Turn rough bullet points into a usable social post draft in about 3 minutes. This is for anyone who has an idea, update, or promo note but does not want to start from a blank box. The goal is a cleaner first draft, not outsourced judgment.
Quick Answer: Paste your rough bullets into ChatGPT or Gemini and ask it to turn them into one short social post with a clear hook, simple structure, and the same core meaning. Then review the result so it still sounds like you, matches the platform, and does not overclaim anything.
What you need
- A few rough bullet points, notes, or sentence fragments
- A free ChatGPT or Gemini account
- About 2 to 3 minutes for a quick review
Step 1: Gather the raw points you actually want to say
Start with a few bullets, not a perfect draft. These can be messy.

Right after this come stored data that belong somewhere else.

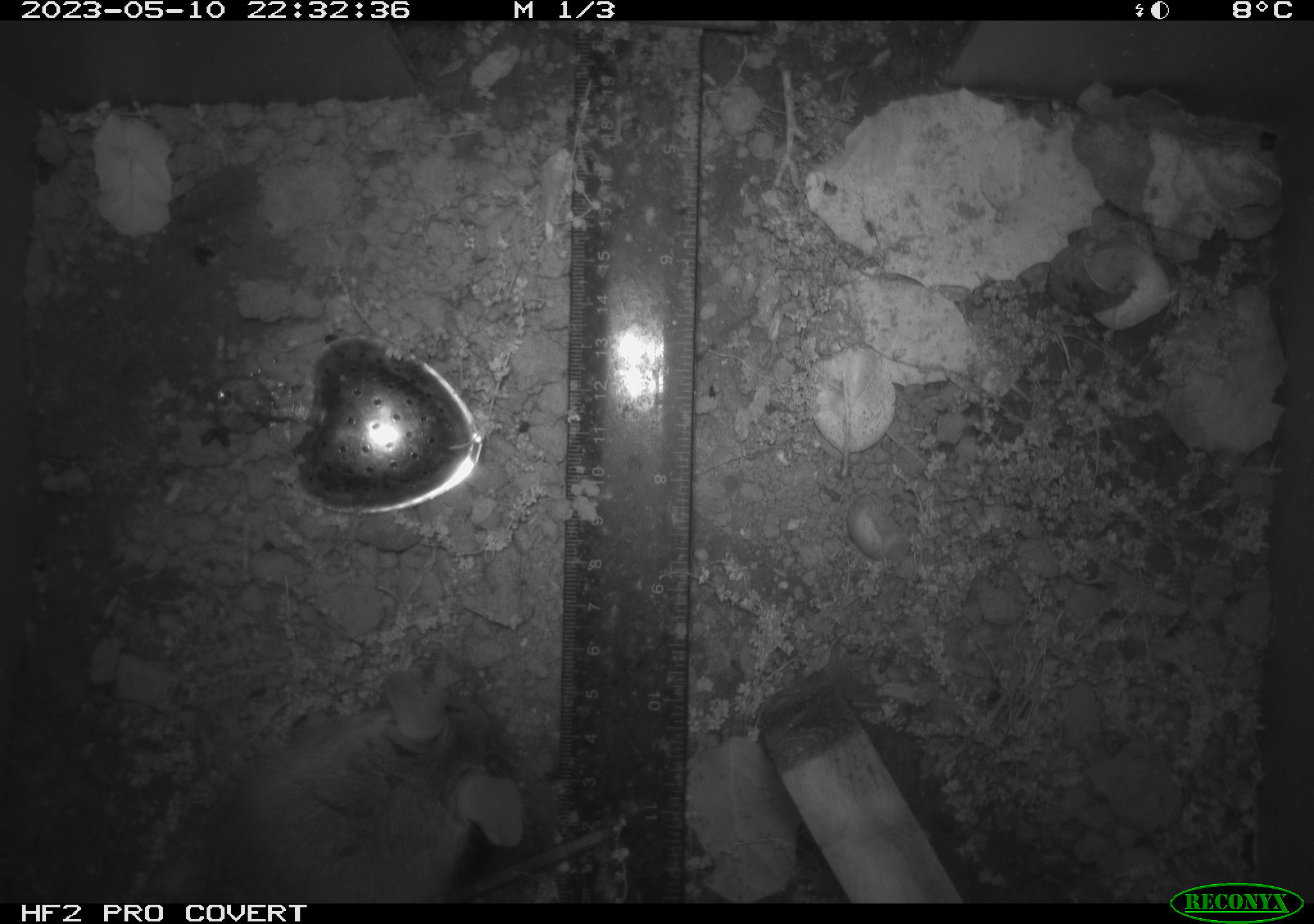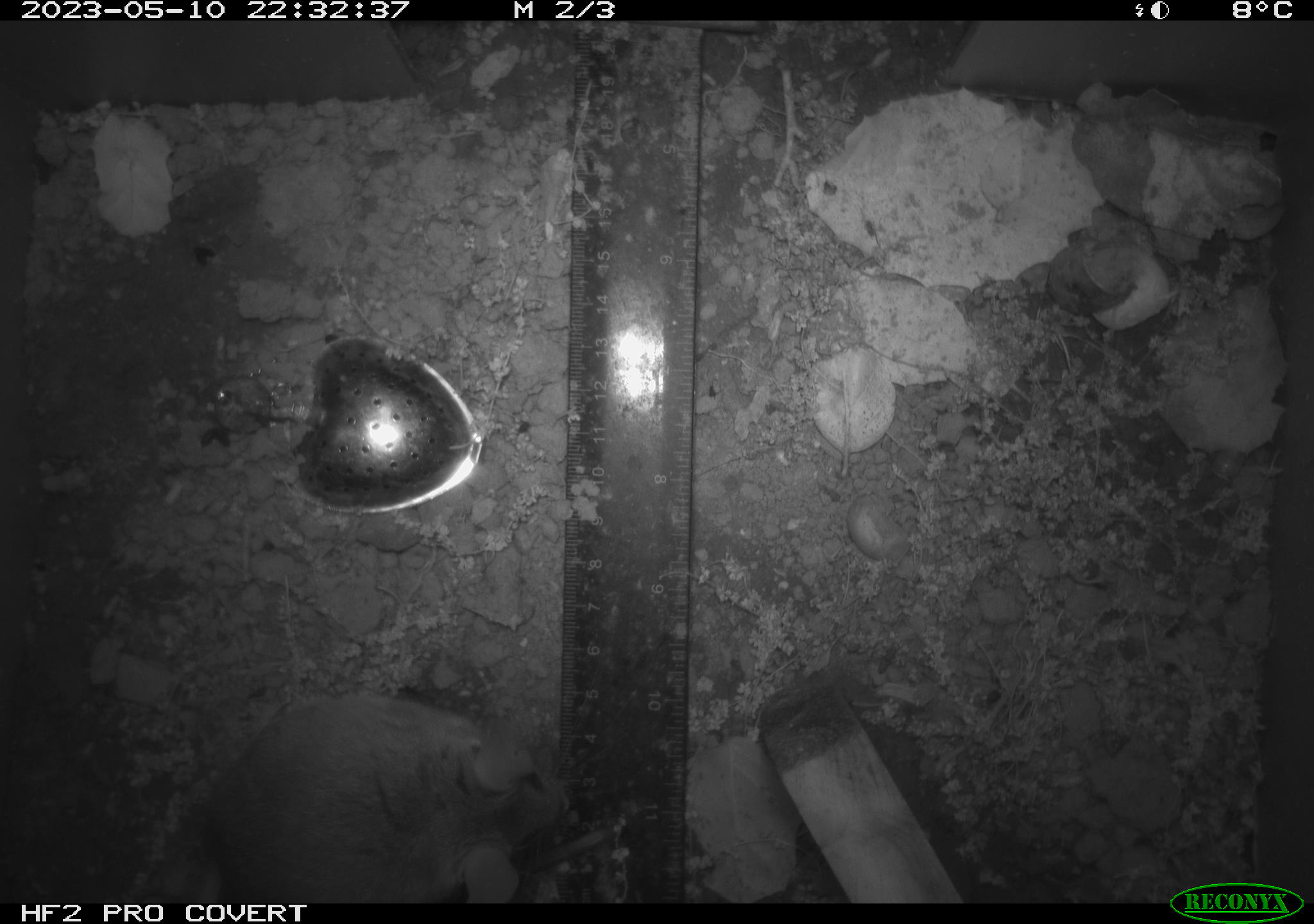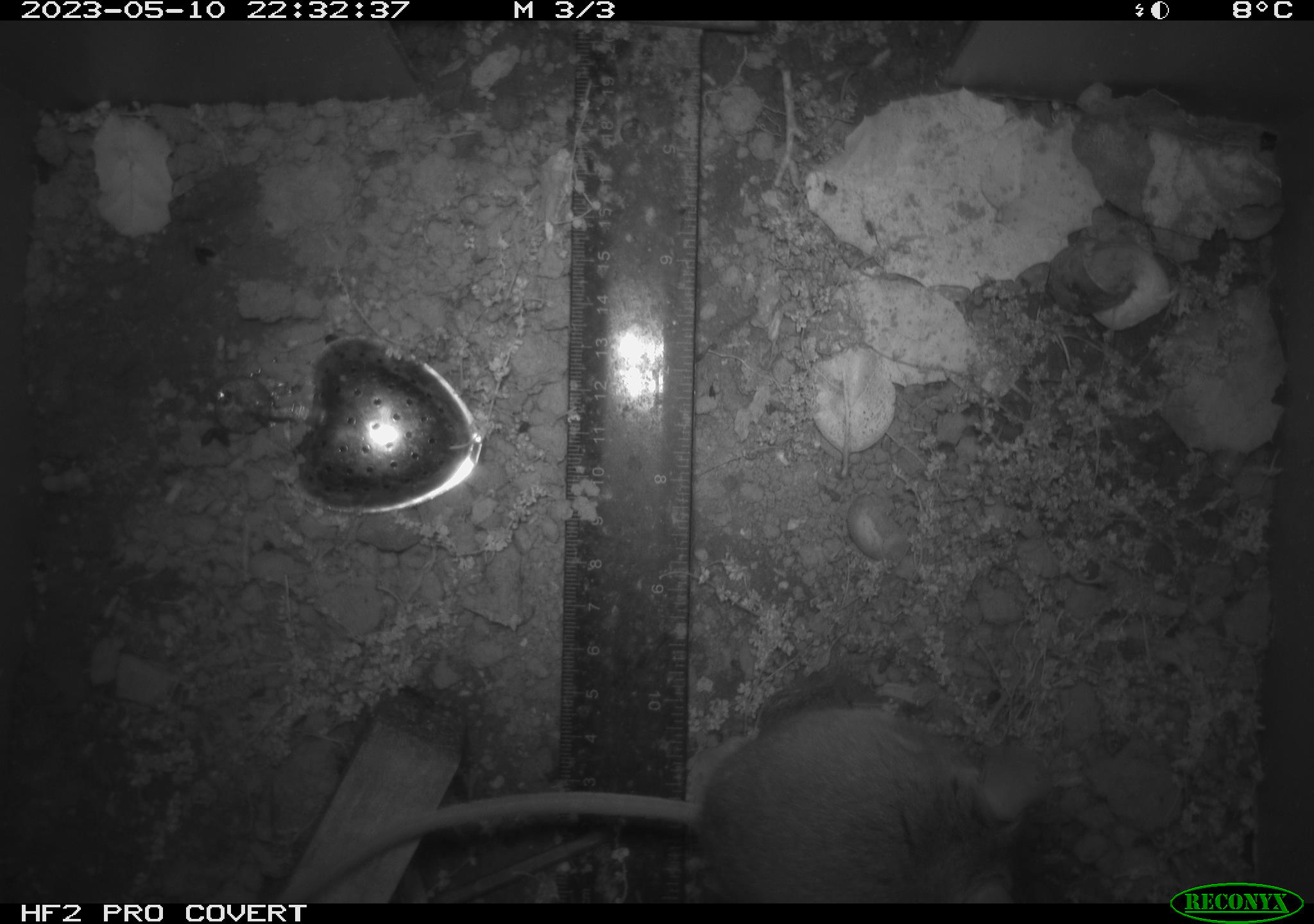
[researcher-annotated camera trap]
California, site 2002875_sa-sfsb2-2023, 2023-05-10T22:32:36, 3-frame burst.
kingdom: Animalia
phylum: Chordata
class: Mammalia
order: Rodentia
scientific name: Rodentia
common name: mouse species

For example:
launched new template pack
helps small creators post faster
free starter version available
want friendly tone, not salesy
Expected result: You have the core message in one place instead of trying to invent the whole post from memory.

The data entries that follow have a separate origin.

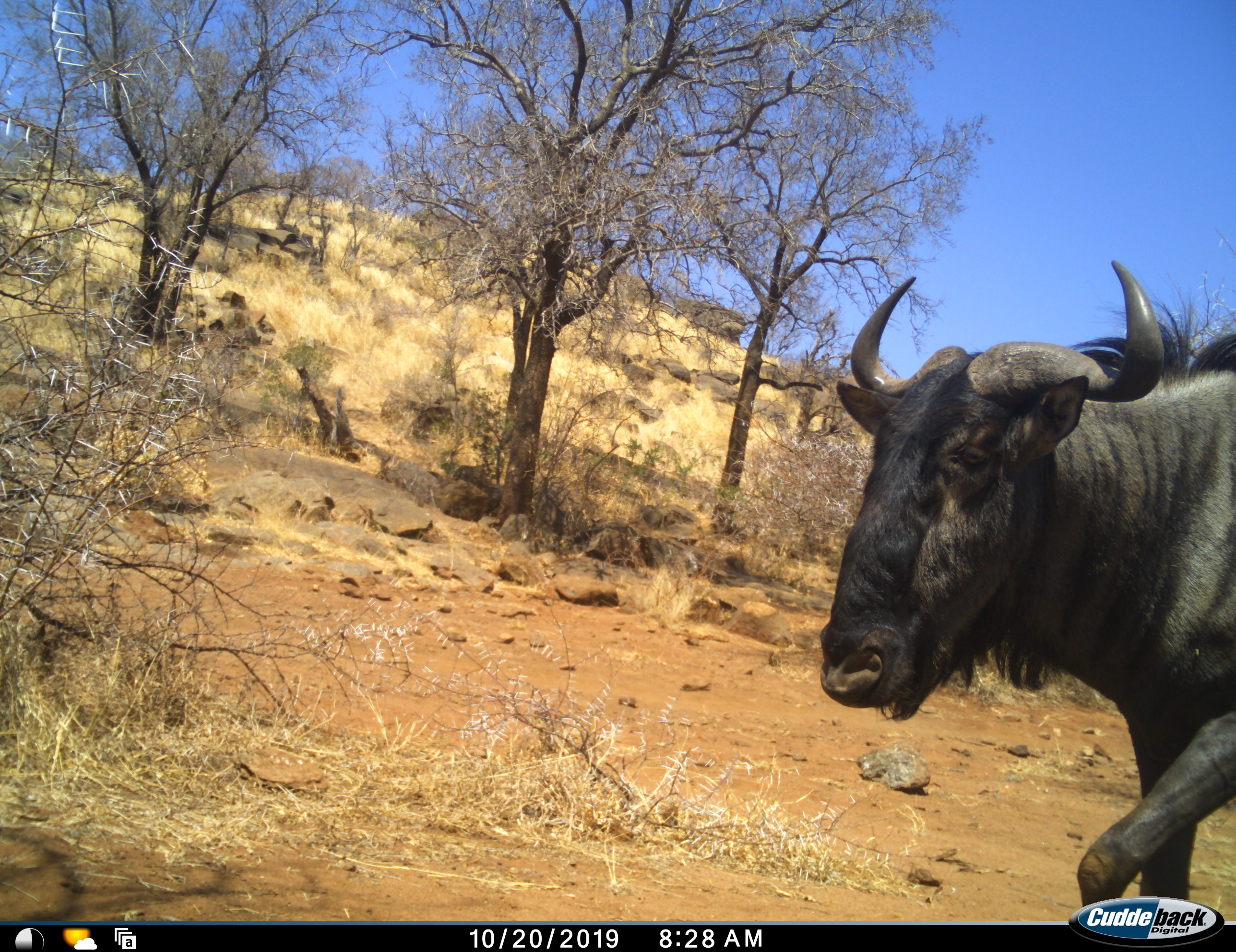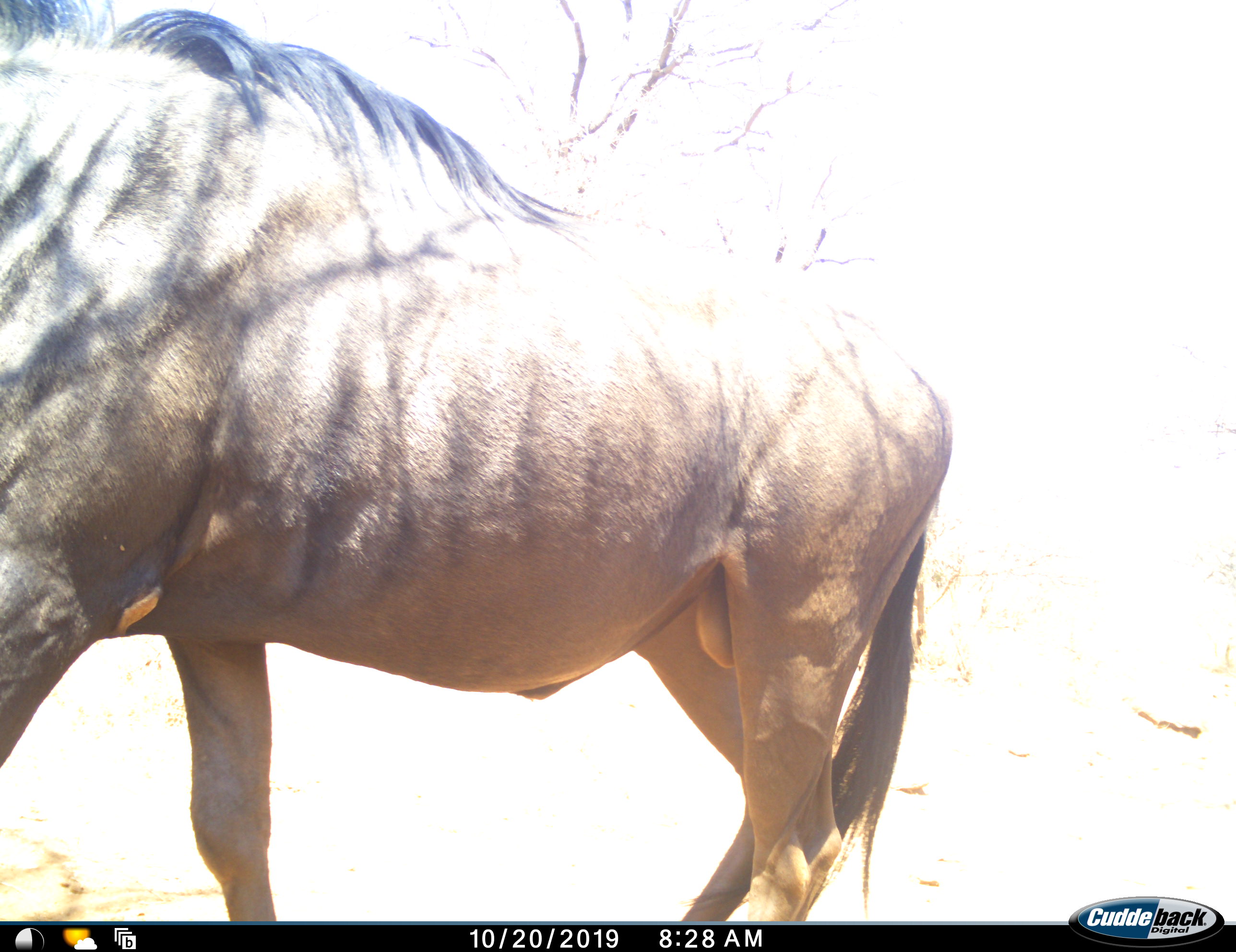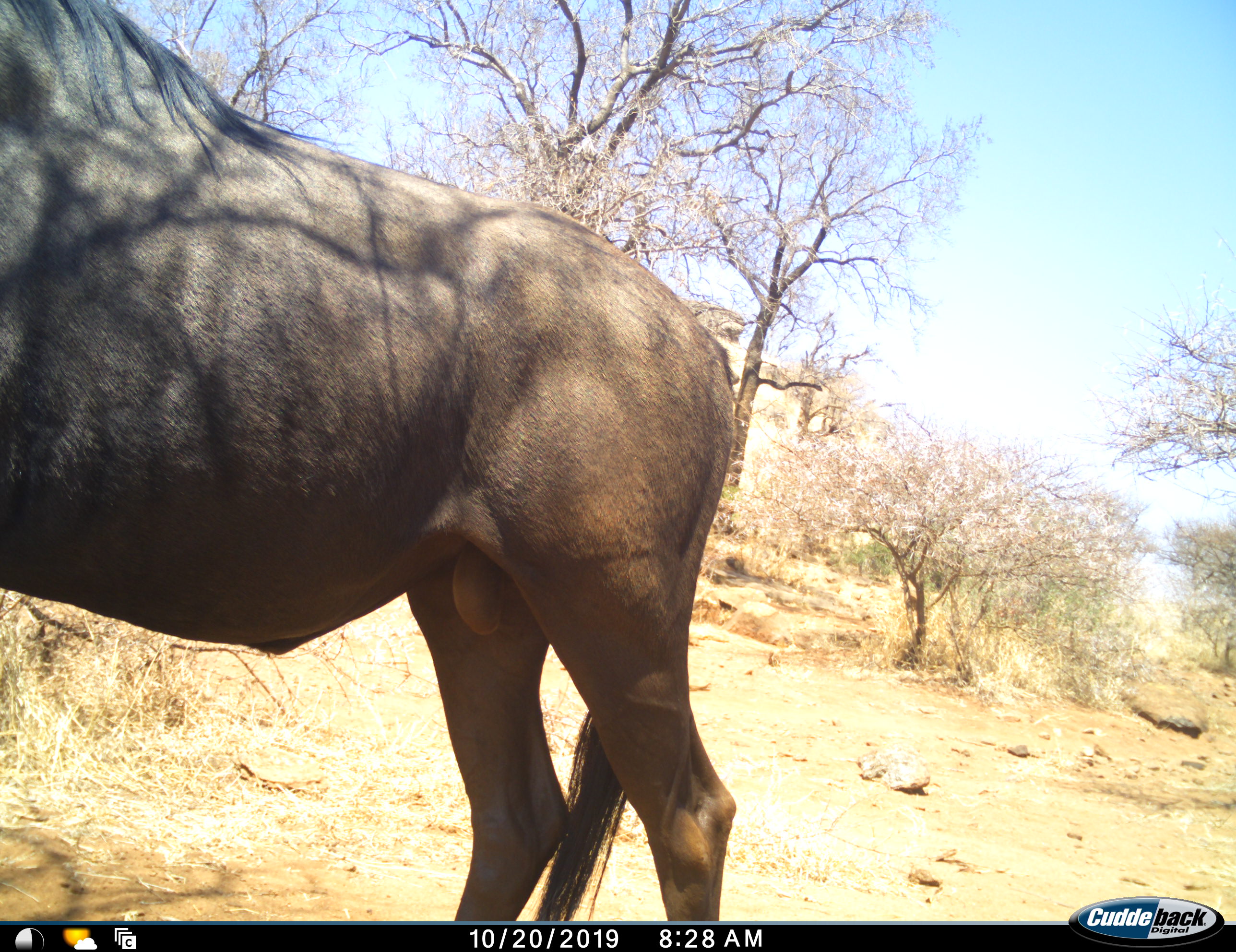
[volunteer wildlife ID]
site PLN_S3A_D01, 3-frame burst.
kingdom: Animalia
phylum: Chordata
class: Mammalia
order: Artiodactyla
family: Bovidae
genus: Connochaetes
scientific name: Connochaetes taurinus taurinus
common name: blue wildebeest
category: wildebeestblue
Wildebeestblue (blue wildebeest) (Connochaetes taurinus taurinus), count 1. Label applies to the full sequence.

Step 2: Ask AI to shape the bullets into one short post
Paste your bullets and use a prompt like this:
Turn these bullet points into one short social post draft. Keep it clear, natural, and beginner-friendly. Do not invent facts, numbers, results, or offers that are not in my notes. Keep it under 90 words and end with a light call to action.
If you need help using the tools themselves, see the ChatGPT help guide or Gemini help.
Expected result: You get a readable first draft with a hook, a middle, and a simple closing instead of a pile of fragments.
Step 3: Adapt the draft to the platform
One version rarely fits every platform cleanly. Ask for a quick adjustment if needed:
Rewrite this for X in a tighter style with no hashtags.
Rewrite this for LinkedIn in a more professional tone with short line breaks.
Rewrite this for Instagram with one soft call to action and 3 relevant hashtags.
Expected result: The draft fits the channel instead of sounding like the same generic post copy-pasted everywhere. The internet has enough of that already.
Step 4: Verify the details before you post
- Check that the post still matches what you actually meant
- Remove claims the AI added or exaggerated
- Make sure dates, prices, links, and offers are correct
- Tweak the wording so it still sounds like your voice, not polished wallpaper
Expected result: You end up with a faster first draft that still feels human and accurate.
Common mistakes
- Giving the AI vague bullets and expecting a sharp post anyway
- Letting the AI add hype words or promises that were never in your notes
- Posting the first version without checking whether it fits the platform or your tone
Troubleshooting
- The draft sounds too robotic: ask for a more natural tone with shorter sentences and fewer buzzwords
- The draft is too generic: add one specific detail from your bullets, like who it helps or what changed
- The AI invents extra claims: repeat “Do not invent facts, results, prices, or features” and cut anything unsupported
- The post is too long: ask for one version under a specific word count for your target platform
Next step
Save one reusable prompt for your main platform. Once the prompt works, turning rough bullets into a decent first draft becomes a repeatable workflow instead of a small daily annoyance.